OBJETIVO A
Enumera los tipos de travestidos que, según el texto sobre La Criolla, cabían bajo el mismo techo de aquel cabaret.
OBJETIVO B
Transcribe sin cambios del texto sobre La Criolla todo lo que va desde "Las puertas de" hasta "todo aquel pandemonio.", ambos incluidos.

TEXTO DE LECTURA
Imagen: El Periódico / Flor de Otoño |
Los 11 perversos años de vida de La Criolla, cuando Barcelona era el Shanghái del Mediterráneo, son revividos por Paco Villar.
Carles Cols | El Periódico, 2017-03-14
http://www.elperiodico.com/es/noticias/barcelona/antro-mas-canalla-barcelona-5896788
A veces hay quien se pregunta qué pecados ha cometido Barcelona para tener no uno sino dos templos expiatorios, la Sagrada Família y el Sagrado Corazón del Tibidabo, un récord de beatería sin igual a este lado del Atlántico. Tal vez sean los que se cometieron en La Criolla los pecados que allí se expían, porque aunque de vida breve, solo fueron 11 años, fue sin rival el local más canalla de la historia de esta ciudad, “la locura de la noche empujada hasta la exasperación”, según palabras del novelista y patafísico Pierre Mac Orlan, uno entre los cientos de aquella legión de famosos que entre 1925 y 1936 se adentraron en la calle más golfa de Barcelona para conocer de primera mano aquel templo del vicio.
Las puertas de La Criolla se abren de nuevo (literariamente, claro, que no se asuste la municipalidad) porque el escritor y periodista Paco Villar acaba de publicar lo que debería considerarse ya la biblia canónica de aquel cabaret en el que Josephine Baker (que estuvo) no era la estrella, sino el público, un establecimiento en el que bajo un mismo techo cabían chulos, prostitutas, travestidos por placer, travestidos por dinero, Jean Genet, travestidos anarquistas, Flor de Otoño, premios Nobel, Jacinto Benavente, carteristas, Douglas Fairbanks, padre e hijo, Simone Weil de paso por la ciudad, presos fugados del penal de la mismísima Isla del Diablo, camellos de cocaína (mandanga chachi, llamaban a la de mejor calidad), los burgueses de palco del Liceu y, sobre todo, grandes plumas periodísticas y literarias que dieron fe de todo aquel pandemonio.

LISTA DEL MATERIAL
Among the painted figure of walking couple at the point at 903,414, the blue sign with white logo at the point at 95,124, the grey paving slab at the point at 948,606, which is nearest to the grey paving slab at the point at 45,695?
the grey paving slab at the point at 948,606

---

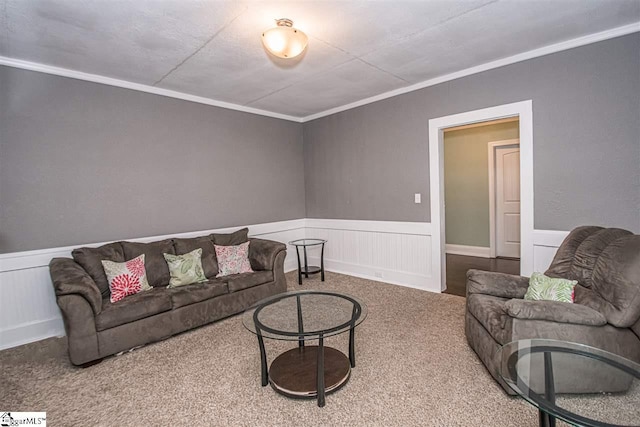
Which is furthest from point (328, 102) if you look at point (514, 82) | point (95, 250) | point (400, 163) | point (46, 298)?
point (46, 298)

RESPUESTA FINAL A
- Travestidos por placer
- Travestidos por dinero
- Travestidos anarquistas

RESPUESTA FINAL B
Las puertas de La Criolla se abren de nuevo (literariamente, claro, que no se asuste la municipalidad) porque el escritor y periodista Paco Villar acaba de publicar lo que debería considerarse ya la biblia canónica de aquel cabaret en el que Josephine Baker (que estuvo) no era la estrella, sino el público, un establecimiento en el que bajo un mismo techo cabían chulos, prostitutas, travestidos por placer, travestidos por dinero, Jean Genet, travestidos anarquistas, Flor de Otoño, premios Nobel, Jacinto Benavente, carteristas, Douglas Fairbanks, padre e hijo, Simone Weil de paso por la ciudad, presos fugados del penal de la mismísima Isla del Diablo, camellos de cocaína (mandanga chachi, llamaban a la de mejor calidad), los burgueses de palco del Liceu y, sobre todo, grandes plumas periodísticas y literarias que dieron fe de todo aquel pandemonio.